Bundan daha şiddetlisi Kur'ân-ı Kerim'in tefsir ve manası konusunda yaşanıyordu; acaba bu ayetin anlamı şu mudur, bu mudur? Tartışmalar baş alıp gidiyordu. Biri, ayetin anlamı budur derken, diğeri ayetin anlamı şudur diyordu. Resulullah'tan (s.a.a) ulaşan hadis ve rivayetler konusunda da böyleydi durum. Hadis hafızı olmak hadis hafızları için büyük bir iftihardı; oturup, ben bu hadisi şu adamdan, şu adamdan ve Resulullah'tan (s.a.a) naklediyorum diyordu. Acaba bu hadis doğru mudur ve acaba bu ibaretle mi buyrulmuştur? (Bunlar tartışma konusuydu.) Bunlardan da-ha şiddetlisi fıkıh konuları idi. İnsanlar günümüzde olduğu gibi gelip soru soruyorlardı. Çeşitli merkezlerde "fakihler" diye bir grup oluşmuştu; insanların sorularına bunların cevap vermeleri gerekiyordu: Bu helaldir, o haramdır, bu paktır, o necistir, bu alışveriş doğrudur, o ise batıldır, demeliydiler. Bu merkezlerden biri Medine'ydi. Bir diğeri de Kufe'ydi. Ebu Hanife Kufe'de (bu işle uğraşıyordu). Bir başkası da Basra'ydı. Daha sonra İmam Cafer Sadık'ın (a.s) döneminde Endülüs fethedilince o bölgelerde de bazı merkezler oluştu; İslâm şehirlerinin her biri bir merkezdi. Falan fakihin görüşü budur, filan fakihin görüşü şudur; bunlar filan mektebin öğrencileri, onlar da filan mektebin öğrencileridir, diyorlardı. Böylece fıkıh alanında da bir inanç savaşı başlamış oldu.
Bütün bunlardan daha şiddetlisi (daha önemlisi demiyorum) kelam konuları idi. Birinci asırdan itibaren "mütekellim" olarak adlandırılan gruplar ortaya çıktı. (İmam'ın buyruklarında bu türden tabirlere rastlamaktayız.

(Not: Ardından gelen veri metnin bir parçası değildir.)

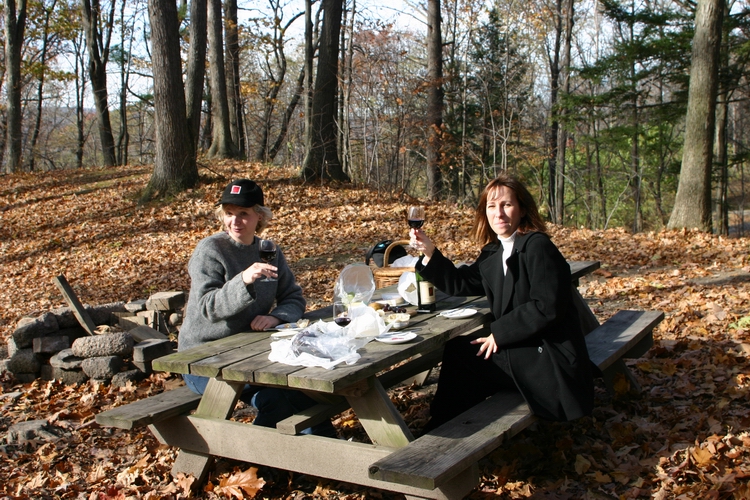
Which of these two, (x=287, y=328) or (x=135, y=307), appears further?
(x=135, y=307)

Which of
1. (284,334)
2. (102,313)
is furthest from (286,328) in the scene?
(102,313)

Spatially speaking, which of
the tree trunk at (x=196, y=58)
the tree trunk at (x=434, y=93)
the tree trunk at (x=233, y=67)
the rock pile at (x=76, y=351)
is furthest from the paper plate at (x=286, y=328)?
the tree trunk at (x=233, y=67)

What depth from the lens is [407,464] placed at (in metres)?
2.54

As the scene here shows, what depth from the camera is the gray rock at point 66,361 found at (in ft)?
18.6

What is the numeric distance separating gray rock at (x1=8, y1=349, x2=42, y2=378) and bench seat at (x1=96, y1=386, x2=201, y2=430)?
2.77 metres

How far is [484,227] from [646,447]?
5.13 ft

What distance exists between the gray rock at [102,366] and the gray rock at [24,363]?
542 millimetres

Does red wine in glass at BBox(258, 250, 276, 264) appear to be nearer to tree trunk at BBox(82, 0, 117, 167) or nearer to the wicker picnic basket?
the wicker picnic basket

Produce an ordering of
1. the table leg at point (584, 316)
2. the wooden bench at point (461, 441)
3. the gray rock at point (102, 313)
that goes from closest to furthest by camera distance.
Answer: the wooden bench at point (461, 441) → the table leg at point (584, 316) → the gray rock at point (102, 313)

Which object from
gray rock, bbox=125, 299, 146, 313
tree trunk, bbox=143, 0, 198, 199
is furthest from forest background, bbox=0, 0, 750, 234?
gray rock, bbox=125, 299, 146, 313

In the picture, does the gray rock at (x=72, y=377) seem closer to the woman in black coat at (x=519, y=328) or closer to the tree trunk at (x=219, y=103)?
the woman in black coat at (x=519, y=328)

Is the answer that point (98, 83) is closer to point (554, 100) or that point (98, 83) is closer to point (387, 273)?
point (554, 100)

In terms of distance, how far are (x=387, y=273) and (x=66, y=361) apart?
3236 millimetres

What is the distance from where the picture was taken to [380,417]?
3.05m
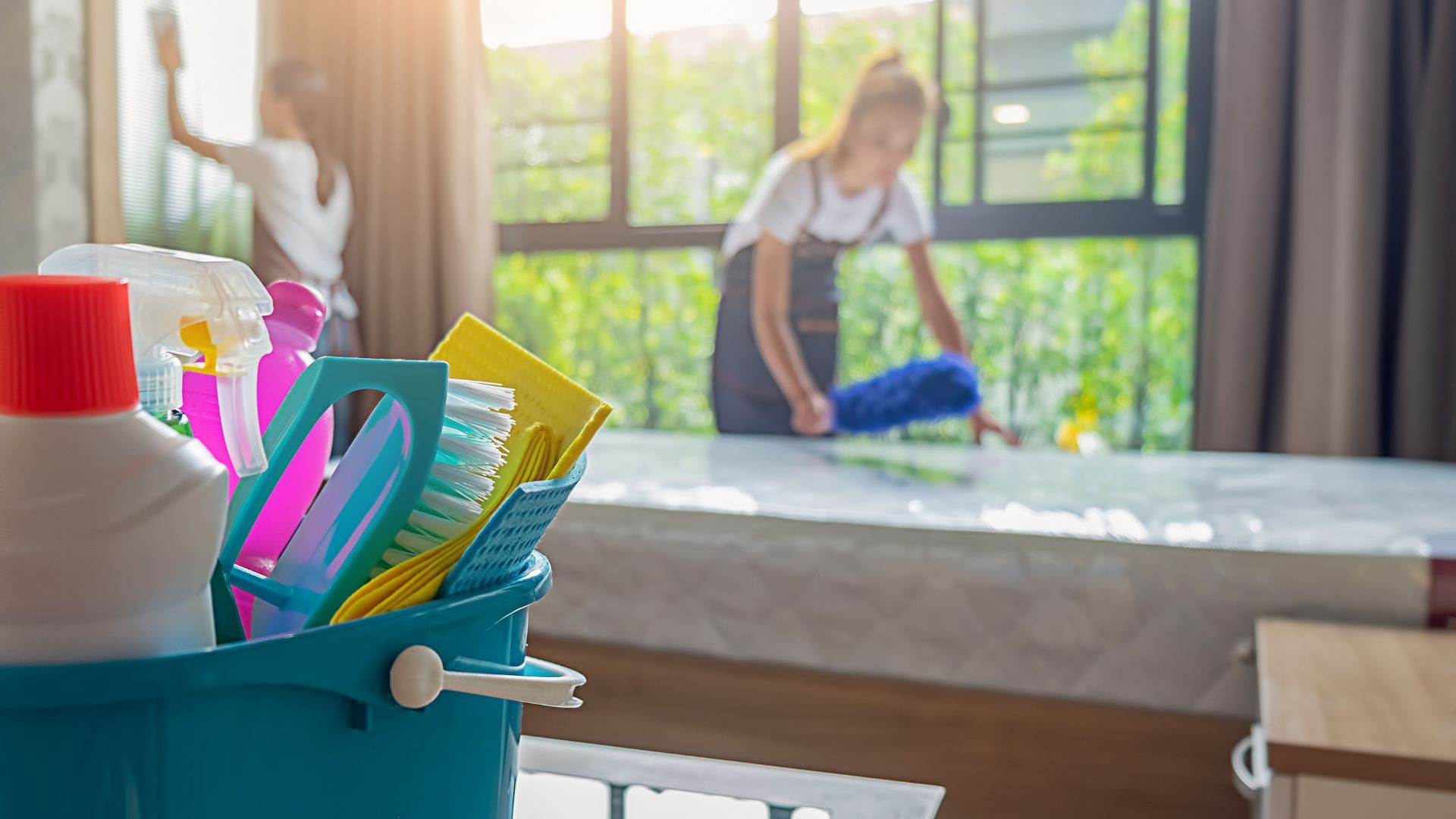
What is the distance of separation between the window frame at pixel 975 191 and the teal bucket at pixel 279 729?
80.3 inches

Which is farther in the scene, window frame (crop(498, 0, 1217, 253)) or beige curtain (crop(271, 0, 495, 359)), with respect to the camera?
beige curtain (crop(271, 0, 495, 359))

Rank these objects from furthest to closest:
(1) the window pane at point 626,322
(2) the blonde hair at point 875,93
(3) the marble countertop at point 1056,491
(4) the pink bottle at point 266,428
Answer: (1) the window pane at point 626,322 < (2) the blonde hair at point 875,93 < (3) the marble countertop at point 1056,491 < (4) the pink bottle at point 266,428

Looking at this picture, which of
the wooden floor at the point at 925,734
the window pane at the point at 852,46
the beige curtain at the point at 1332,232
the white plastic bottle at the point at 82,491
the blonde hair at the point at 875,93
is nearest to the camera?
the white plastic bottle at the point at 82,491

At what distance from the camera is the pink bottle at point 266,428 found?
341 mm

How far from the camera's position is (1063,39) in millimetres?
2193

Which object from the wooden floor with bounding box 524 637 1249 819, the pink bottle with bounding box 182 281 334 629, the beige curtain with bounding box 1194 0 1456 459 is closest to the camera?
the pink bottle with bounding box 182 281 334 629

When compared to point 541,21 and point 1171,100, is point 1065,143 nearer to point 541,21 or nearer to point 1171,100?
point 1171,100

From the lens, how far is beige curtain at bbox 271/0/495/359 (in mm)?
2533

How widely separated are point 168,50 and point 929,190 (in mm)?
1591

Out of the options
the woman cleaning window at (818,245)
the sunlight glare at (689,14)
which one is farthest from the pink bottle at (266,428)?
the sunlight glare at (689,14)

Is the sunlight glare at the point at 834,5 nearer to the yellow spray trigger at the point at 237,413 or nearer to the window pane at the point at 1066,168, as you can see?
the window pane at the point at 1066,168

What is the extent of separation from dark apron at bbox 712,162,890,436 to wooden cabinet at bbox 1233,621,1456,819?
142 centimetres

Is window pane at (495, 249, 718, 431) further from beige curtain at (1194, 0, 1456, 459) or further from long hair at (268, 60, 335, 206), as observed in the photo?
beige curtain at (1194, 0, 1456, 459)

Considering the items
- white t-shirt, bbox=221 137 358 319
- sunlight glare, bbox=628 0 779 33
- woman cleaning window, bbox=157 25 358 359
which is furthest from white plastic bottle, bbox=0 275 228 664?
sunlight glare, bbox=628 0 779 33
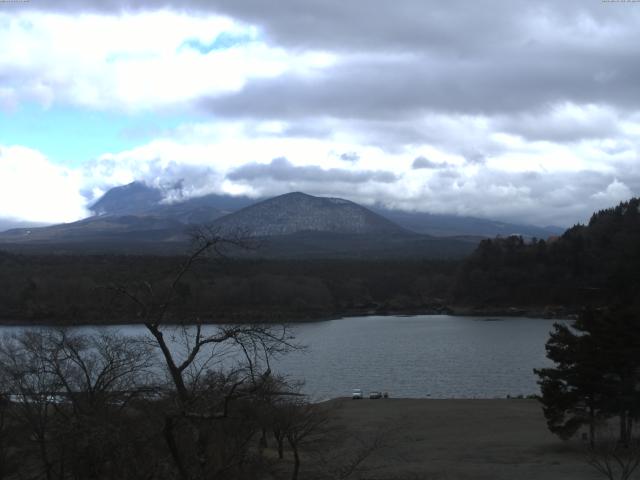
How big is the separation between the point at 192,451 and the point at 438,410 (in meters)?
26.4

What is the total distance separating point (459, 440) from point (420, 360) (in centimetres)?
2610

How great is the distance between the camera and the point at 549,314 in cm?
9944

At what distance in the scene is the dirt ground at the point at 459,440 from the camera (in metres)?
22.4

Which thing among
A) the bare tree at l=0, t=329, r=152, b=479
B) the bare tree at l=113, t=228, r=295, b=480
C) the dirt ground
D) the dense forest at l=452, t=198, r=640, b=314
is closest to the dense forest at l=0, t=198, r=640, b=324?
the dense forest at l=452, t=198, r=640, b=314

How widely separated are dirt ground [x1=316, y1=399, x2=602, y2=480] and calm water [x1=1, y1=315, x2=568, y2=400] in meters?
4.80

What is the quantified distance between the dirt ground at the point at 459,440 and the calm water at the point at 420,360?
15.8ft

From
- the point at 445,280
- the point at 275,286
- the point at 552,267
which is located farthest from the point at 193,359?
the point at 445,280

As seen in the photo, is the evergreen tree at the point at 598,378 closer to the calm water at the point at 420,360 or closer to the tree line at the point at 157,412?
the tree line at the point at 157,412

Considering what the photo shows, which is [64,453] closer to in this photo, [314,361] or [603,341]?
[603,341]

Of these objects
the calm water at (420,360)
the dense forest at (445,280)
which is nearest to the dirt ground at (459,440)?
the calm water at (420,360)

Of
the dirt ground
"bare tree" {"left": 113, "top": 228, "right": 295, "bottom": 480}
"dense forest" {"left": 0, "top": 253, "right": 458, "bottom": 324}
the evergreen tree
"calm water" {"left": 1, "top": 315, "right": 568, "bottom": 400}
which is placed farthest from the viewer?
"dense forest" {"left": 0, "top": 253, "right": 458, "bottom": 324}

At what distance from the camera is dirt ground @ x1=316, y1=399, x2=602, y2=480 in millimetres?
22406

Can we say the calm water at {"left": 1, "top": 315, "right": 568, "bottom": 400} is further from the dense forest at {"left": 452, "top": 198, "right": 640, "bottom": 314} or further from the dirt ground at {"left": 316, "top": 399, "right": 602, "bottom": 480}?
the dense forest at {"left": 452, "top": 198, "right": 640, "bottom": 314}

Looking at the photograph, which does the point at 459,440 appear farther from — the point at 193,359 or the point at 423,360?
the point at 423,360
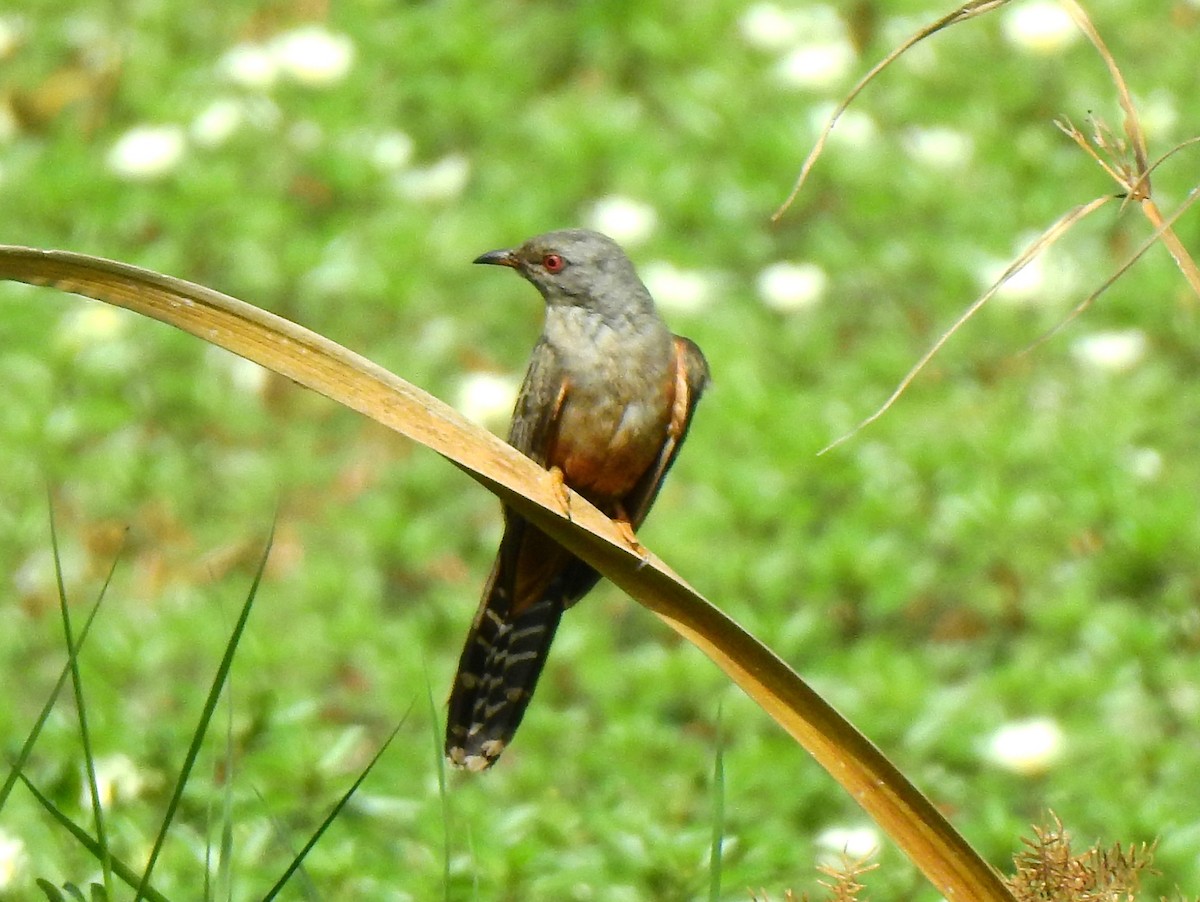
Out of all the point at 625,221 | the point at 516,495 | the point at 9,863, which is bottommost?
the point at 9,863

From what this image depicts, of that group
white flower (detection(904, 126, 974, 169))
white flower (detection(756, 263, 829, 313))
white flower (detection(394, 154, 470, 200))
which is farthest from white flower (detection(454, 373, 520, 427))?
white flower (detection(904, 126, 974, 169))

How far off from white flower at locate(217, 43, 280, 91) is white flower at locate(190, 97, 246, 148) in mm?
134

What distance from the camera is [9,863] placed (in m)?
3.62

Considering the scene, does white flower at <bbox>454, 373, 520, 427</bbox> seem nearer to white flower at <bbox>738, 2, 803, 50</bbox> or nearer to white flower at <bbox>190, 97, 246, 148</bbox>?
white flower at <bbox>190, 97, 246, 148</bbox>

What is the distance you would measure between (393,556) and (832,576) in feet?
5.20

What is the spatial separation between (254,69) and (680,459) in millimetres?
2881

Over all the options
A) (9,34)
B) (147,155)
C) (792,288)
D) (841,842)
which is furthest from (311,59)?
(841,842)

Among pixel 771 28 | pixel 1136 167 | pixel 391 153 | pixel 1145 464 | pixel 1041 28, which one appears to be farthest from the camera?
pixel 771 28

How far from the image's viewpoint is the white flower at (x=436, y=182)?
24.6ft

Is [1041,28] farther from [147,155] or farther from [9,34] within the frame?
[9,34]

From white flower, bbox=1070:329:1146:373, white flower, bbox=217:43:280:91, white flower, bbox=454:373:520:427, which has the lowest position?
white flower, bbox=454:373:520:427

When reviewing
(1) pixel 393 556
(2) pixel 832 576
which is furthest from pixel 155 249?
(2) pixel 832 576

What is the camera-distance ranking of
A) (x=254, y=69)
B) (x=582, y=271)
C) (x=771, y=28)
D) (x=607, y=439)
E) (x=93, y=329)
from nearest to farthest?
(x=607, y=439)
(x=582, y=271)
(x=93, y=329)
(x=254, y=69)
(x=771, y=28)

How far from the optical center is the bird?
12.5 ft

Hatta bazı öğrencilerine, "Şu mütekellimlere söyleyin gelsinler." diyordu.) Mütekellimler akait ve asıllar üzerinde duruyorlardı. Allah, Allah'ın sıfatları, Kur'ân-ı Kerim'in Allah Teâla’yla ilgili ayetleri üzerinde durup bahs ediyorlardı. Allah'ın falan sıfatının O'nun zatıyla aynı olup olmadığı, hadis mi, kadim mi olduğu konusunda, nübüvvet ve vahyin ne olduğu konusunda konuşuyorlardı. Ayrıca şeytan hakkında bahislerde bulunup tevhid ve ikilik inancı hakkında da tartışıyorlardı. "Amel imanın rüknü müdür, amel olmazsa iman da olmaz mı, yoksa amelin iman üzerinde hiçbir rolü yok mudur?" Ve yine kaza ve kader hakkında, cebir ve ihtiyar konusunda tartışıp konuşuyorlardı. Evet, mütekellimler çok sıcak bir ortam oluşturmuşlardı.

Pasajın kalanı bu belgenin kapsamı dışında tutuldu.